SOURCE PASSAGE:
------------

He joined the Red Army in 1919, where he was a part of the 1st Cavalry Army. During the war, he fought in the Caucasian Front and Southern Front, where he fought in battles against the White Army troops of Generals
Anton Denikin and Pyotr Wrangel, and detachments of Ataman Nestor Makhno, and the elimination of political and criminal banditry.

From September 1921 to July 1922, he served in a separate battalion of OSNAZ in Taganrog. He studied at the Crimean Cavalry courses Named After the All-Russian Central Executive Committee, in which he graduated in August 1923. After graduation, he was sent to study at the Taganrog Cavalry School of the North Caucasian Military District and in August 1924, he was transferred to the North Caucasian Mountain Nationalities Cavalry School in Krasnodar. During his studies, he was a foreman of a squadron and from 1925 to 1926, he participated in military operations against gang formations in Chechnya and Dagestan. He graduated in 1926 and became a member of the Communist Party of the Soviet Union.

------------

Data items
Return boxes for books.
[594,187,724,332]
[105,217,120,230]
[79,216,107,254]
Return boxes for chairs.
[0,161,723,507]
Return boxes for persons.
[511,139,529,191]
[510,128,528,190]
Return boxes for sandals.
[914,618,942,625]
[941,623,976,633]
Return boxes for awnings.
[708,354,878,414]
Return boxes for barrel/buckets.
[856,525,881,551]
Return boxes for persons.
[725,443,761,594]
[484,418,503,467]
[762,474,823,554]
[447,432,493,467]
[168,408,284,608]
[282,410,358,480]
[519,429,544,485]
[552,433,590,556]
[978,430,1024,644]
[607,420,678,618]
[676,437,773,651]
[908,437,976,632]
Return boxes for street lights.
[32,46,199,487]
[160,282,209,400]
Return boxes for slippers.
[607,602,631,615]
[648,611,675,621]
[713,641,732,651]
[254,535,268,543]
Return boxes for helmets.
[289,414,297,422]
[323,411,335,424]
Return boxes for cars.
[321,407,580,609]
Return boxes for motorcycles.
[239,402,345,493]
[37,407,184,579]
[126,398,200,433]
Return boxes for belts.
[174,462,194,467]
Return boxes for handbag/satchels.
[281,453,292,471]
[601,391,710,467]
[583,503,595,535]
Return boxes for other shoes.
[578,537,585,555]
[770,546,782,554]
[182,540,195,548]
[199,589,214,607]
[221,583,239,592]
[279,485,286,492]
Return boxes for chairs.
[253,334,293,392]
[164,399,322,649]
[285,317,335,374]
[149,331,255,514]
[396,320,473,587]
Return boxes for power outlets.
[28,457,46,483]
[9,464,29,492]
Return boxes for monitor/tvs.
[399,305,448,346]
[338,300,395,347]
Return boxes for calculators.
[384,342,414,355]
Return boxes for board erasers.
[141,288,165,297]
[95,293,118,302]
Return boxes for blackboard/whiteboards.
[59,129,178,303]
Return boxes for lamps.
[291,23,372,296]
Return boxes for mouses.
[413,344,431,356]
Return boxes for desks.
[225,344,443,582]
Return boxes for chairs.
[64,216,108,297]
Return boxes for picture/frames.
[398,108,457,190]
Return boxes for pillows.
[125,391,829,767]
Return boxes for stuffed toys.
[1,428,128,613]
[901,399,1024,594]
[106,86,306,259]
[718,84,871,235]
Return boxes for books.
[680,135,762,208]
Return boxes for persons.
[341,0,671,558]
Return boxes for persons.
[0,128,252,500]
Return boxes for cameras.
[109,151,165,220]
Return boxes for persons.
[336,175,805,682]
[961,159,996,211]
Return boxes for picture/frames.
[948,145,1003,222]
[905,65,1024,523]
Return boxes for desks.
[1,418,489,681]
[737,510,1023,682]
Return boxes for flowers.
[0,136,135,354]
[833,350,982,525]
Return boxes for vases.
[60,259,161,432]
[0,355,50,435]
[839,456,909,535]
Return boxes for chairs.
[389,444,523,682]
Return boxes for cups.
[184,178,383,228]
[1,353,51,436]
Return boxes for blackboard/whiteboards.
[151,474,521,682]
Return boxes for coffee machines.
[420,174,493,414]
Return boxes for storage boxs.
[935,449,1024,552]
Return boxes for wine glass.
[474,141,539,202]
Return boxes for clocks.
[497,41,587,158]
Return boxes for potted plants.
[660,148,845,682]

------------

WHAT IS EXPECTED: According to the passage, in what month and year did he graduate from the Crimean Cavalry courses? These lines have no connection to the passage.

ANSWER AREA: August 1923.